### Document extract:
And here we take ourselves inside (the area called) “Between the Granaries”, where the storekeepers deal in flour and hence they are all covered in white flour for six whole days a week. Here one can also obtain clay and wooden kitchen vessels. At the very end of the granaries women sit with bins full of fresh baked cakes, decorated with poppy seed; pure white bagels for a farthing or a penny and even egg bagels for a wealthy pocket or, God forbid, for a sick person. Towards evening one gets here fresh, hot “traitshe” [twisted rolls?], baked from a little dark flour which taste like heaven, when smeared hot with butter. The Jews were very thankful to Reichel di Bekerke [“the Bakerwoman”], with her daughter Bashe, who were the owners of that “concession”. You should have a radiant life in the world-to-come, dear Reichel and Bashe, for the great pleasure which you provided our town's Jews “in this world” through your baked goods, of which almost none were touched without a beroche [a religious blessing].

To the right of the granaries is a tiny shop, one yard wide, which formally belongs to Reb Shmuel-Dovid Tzimmering, a Jew with a golden robe over his vest, who is very taken by Zionism. In practice, his quiet wife, Feige-Dine, deals with the business in the little shop.

### Raw records:

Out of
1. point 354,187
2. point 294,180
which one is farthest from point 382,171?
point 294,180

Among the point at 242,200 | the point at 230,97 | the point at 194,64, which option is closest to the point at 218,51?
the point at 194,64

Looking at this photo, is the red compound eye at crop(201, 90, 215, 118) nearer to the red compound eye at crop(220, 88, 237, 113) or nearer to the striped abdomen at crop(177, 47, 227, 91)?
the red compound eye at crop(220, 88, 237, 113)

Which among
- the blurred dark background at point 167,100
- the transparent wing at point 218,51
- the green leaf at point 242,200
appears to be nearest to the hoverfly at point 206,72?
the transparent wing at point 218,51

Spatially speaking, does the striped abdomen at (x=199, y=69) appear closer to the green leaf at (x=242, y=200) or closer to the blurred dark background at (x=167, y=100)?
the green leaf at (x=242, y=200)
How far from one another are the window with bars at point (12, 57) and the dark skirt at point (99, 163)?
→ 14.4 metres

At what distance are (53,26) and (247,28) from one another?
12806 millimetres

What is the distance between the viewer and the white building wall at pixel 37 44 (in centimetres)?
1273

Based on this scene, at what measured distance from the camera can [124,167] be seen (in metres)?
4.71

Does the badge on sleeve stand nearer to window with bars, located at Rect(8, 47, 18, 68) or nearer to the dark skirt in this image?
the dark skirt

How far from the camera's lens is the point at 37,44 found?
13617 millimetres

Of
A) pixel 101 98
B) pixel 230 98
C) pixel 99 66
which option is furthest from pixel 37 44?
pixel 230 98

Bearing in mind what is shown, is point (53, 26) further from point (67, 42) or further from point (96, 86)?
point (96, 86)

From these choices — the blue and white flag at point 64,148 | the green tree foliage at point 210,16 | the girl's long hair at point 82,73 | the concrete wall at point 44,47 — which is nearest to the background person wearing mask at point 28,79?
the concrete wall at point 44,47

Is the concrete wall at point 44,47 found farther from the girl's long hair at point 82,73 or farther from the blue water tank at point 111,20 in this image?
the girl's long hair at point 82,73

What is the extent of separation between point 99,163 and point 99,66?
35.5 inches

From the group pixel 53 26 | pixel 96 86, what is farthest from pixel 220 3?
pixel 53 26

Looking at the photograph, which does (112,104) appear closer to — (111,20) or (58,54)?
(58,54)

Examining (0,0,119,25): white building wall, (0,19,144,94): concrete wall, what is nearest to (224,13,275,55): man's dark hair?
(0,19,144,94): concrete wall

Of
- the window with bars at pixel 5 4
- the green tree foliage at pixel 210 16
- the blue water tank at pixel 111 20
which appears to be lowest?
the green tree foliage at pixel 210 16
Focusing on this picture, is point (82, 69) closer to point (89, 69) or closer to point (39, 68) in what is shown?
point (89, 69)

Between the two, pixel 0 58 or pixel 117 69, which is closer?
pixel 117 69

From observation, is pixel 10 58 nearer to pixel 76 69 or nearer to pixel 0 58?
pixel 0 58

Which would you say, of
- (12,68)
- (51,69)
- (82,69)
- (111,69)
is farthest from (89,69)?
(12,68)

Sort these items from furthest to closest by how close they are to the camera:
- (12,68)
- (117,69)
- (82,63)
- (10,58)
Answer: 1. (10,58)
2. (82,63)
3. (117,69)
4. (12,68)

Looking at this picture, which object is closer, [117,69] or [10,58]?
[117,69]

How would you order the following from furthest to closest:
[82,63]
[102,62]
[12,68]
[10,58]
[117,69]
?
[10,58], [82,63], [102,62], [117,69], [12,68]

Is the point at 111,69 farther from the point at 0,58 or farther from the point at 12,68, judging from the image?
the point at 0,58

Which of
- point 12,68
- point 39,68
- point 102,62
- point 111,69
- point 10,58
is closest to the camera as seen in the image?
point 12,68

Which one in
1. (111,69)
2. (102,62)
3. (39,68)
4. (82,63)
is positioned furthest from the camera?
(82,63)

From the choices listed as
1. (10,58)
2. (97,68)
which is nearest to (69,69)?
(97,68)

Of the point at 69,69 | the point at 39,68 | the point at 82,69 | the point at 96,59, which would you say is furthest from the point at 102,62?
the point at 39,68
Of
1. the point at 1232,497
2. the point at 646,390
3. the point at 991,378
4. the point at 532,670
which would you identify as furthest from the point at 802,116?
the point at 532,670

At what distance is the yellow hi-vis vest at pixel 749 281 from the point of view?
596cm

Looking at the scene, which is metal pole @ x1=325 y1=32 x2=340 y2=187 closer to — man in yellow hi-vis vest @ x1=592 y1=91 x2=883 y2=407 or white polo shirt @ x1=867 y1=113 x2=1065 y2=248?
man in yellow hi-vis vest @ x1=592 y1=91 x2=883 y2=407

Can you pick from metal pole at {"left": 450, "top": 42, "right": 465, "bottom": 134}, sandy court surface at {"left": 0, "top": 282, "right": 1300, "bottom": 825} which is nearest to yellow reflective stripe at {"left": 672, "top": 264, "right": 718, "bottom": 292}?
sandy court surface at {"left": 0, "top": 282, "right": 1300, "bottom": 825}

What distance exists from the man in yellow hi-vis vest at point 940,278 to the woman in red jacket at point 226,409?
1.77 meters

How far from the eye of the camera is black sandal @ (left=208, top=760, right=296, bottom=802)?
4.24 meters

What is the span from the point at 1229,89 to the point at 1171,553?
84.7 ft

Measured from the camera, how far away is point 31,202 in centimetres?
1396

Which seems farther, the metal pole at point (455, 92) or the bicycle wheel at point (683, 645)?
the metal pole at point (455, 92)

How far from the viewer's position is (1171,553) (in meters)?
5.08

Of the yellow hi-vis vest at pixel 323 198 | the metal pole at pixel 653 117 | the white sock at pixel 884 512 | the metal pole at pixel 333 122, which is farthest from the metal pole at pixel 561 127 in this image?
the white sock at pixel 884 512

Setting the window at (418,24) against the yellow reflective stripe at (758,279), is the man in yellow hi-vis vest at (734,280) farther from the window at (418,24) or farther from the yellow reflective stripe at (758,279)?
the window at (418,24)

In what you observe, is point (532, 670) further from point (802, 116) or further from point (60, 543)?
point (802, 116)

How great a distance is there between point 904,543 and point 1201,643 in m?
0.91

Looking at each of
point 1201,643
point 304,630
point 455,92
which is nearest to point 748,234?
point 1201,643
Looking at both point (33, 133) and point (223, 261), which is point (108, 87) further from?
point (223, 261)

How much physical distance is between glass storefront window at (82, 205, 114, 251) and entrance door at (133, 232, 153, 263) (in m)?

### Stated exercise 1:
In the passage about the market "Between the Granaries", rewrite the section starting at "To the right" and ending at "the little shop.", changing "tiny shop" to "narrow shop".
### Stated exercise 2:
According to the passage about the market "Between the Granaries", who owned the "concession" for the baked goods?
### Stated exercise 3:
Continue the passage about the market "Between the Granaries" from where it stops.

### Final answer 1:
To the right of the granaries is a narrow shop, one yard wide, which formally belongs to Reb Shmuel-Dovid Tzimmering, a Jew with a golden robe over his vest, who is very taken by Zionism. In practice, his quiet wife, Feige-Dine, deals with the business in the little shop.

### Final answer 2:
Reichel di Bekerke and her daughter Bashe.

### Final answer 3:
From there let's go off left again, making our way past three or four stores (selling) grease for wagon-wheels, preservative [?] to smear on boots, tobacco, kerosene, matches, reins, whips and other articles for the use of peasants. Of these, one shop belongs to Reb Shaiye-Bere-Velvel's and another to Reb Yayrshel-Borech-Meir's. The latter tops all the affluent folk (in town), being really over-loaded with cash. He is a father to sons and daughters, all strapping and healthy, who help him assiduously in all his business ventures in order to increase his capital.

* * *

Now we take ourselves into “Between the Stores” – a combination of two rows of businesses, one opposite the other, for various merchandise: lime, mortar, haberdashery, ready-made clothes, manufactured goods, ironmongery, cotton, leather (and) blacksmith's goods, beginning with Shimen Vapnik's little shop and ending, on the other side, with Reb Yitzchok Brevda's shipping [?] business. The second row begins with Hinde-Reizel Ditkovsky's leather business and ends with Reitze-Sore's little vaulted shop, packed with axes, little hatchets, manufactured glass buttons and beads for non-Jewish village girls. There, between the shops, we run into ordinary Jews and Jewesses, who throughout the year are involved and busy in business.

Here we have Jews bursting with Toire [Jewish learning], for whom the store is only a means to make a living, in order to keep their souls in their “sinful” bodies. Here is Reb Yosel Ratner who, besides (studying) a page of Gemorre [Talmud] a day, is also influenced by Haskoloh [the Jewish “Enlightenment ” Movement]. A good Jew and a Hebraist, he can even “tear to bits” a correspondent in a (Hebrew) newspaper like Ha-tzefiroh or Ha-tzofeh.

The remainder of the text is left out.